No, è una fede vicina a quella cristiana ed è, come dice Pascal, una «faccenda del cuore». Sono occidentale, individualista e marcata dalla storia, la figura di Cristo mi affascina e non trovo ricovero né nel panteismo di Spinoza né nelle religioni orientali. Ma detesto ogni detentore della verità, il dogmatico credente e il non meno dogmatico ateo. Io sul divino voglio poter fantasticare. Creazionismo o darwinismo? Ma c'è davvero un conflitto fra i due?
– Si desume dalla sua lirica che il rischio sia inevitabile nel corso della nostra esistenza: abbassare – volenti o nolenti – le barriere interiori per accoglierla attraverso gli altri, i cosiddetti Compagni corpi. È il patrimonio genetico che ci salva dall’autocondanna, dal giudizio su noi stessi, è la vanità dell’essere umano, che è evoluta insieme a noi dalla più “superficiale” e istintiva autoconservazione di sé. Ma fino a che punto lei si affida alla sua vanità e quanto la considera utile all’individuo, sia esso o meno poeta?
Domanda complessa. Abbassare le barriere interiori verso gli altri è un bene, conciliarsi col reale serve sì a soffrire meno, ma non porta lontano, come pure il darsi all'autoconservazione di sé, che pure occorre. Per poetare ci vogliono salute e malattia, orgoglio e insieme sprezzo di sé.
– Quanto la sua poesia dipende dal presente e cioè coglie il verso nell’istante in cui vive, e quanto, invece, scrive in una condizione di rimembranza? Quanta è l’urgenza e quanta la sedimentazione? E non sto parlando di rielaborazione razionale.

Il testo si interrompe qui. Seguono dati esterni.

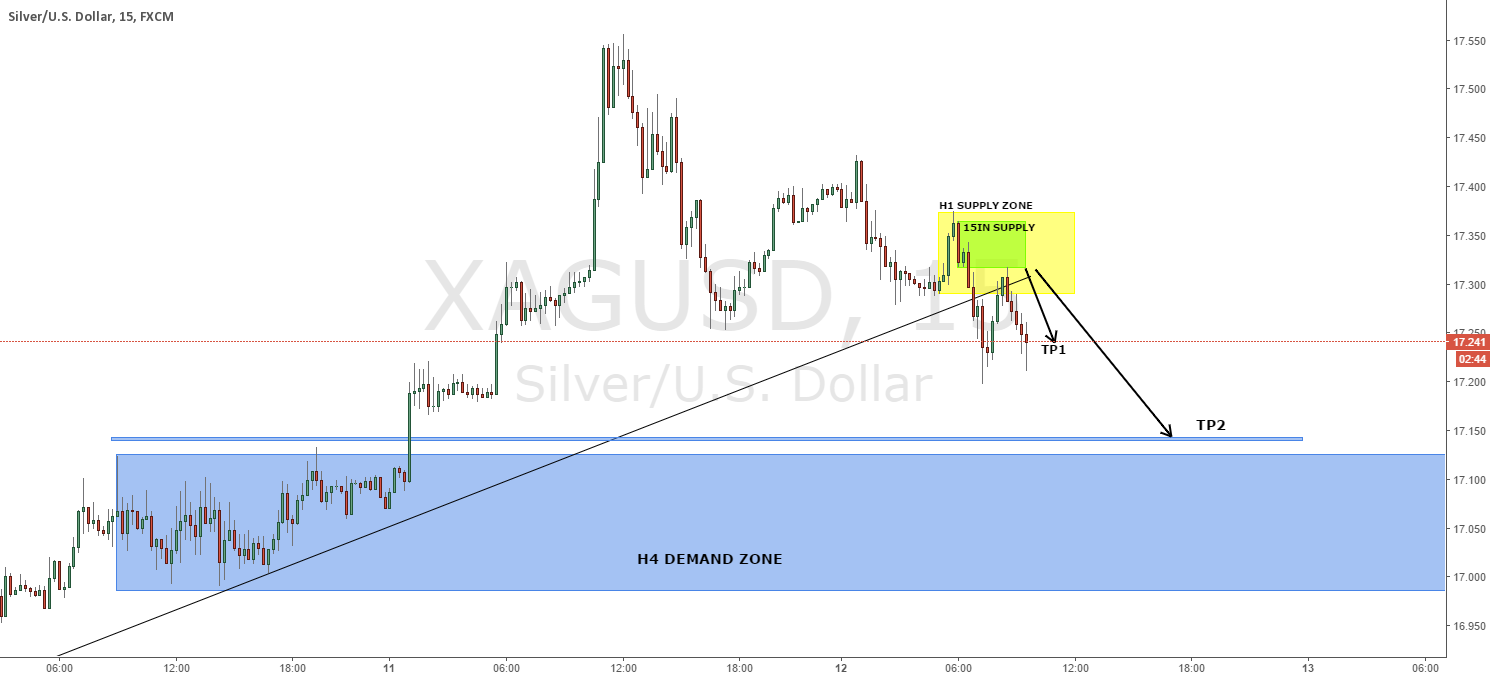 XAGUSD 15min original supply trade UPDATE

La mia poesia dipende molto dagli impulsi dell'istante. Ma l'istante fornisce elementi, che all'inizio non so ancora cosa significhino, come si debbano aggregare. Devono sedimentare su un sostrato, su un mio continuum pre-esistente, trovare una logica.
– La superficialità dilagante che lei accusa e subisce nei suoi versi si è davvero tanto radicata da sostituire il mondo interiore che si tramanda di generazione in generazione? Le nuove generazioni che impressioni le danno?

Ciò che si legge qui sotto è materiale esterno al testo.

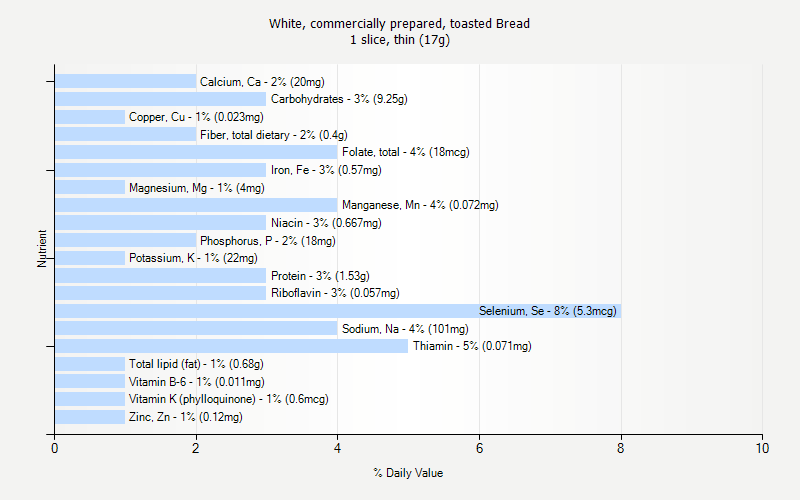 % Daily Value for White, commercially prepared, toasted Bread 1 slice, thin (17g)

Oggi tutto diventa passato in un istante, e noi pencoliamo su un presente convulso che non può più dare peso a nulla, a nulla appoggio, perché ingoia e digerisce subito ogni cosa: tragica, bella, orribile, comica non fa differenza. Ma il “mondo interiore” c'è pur sempre. A Venezia, accovacciati sui gradini di chiese e monumenti, vedo sempre dei giovani turisti con un quaderno sulla ginocchia, che scrivono e scrivono. Diari di viaggio, lettere, immagino. E le valanghe di poesie che producono i giovani? Ma qui temo che la chiamata del “mondo interiore” sia inquinata dal narcisismo e da una totale disinibizione davanti allo scrivere.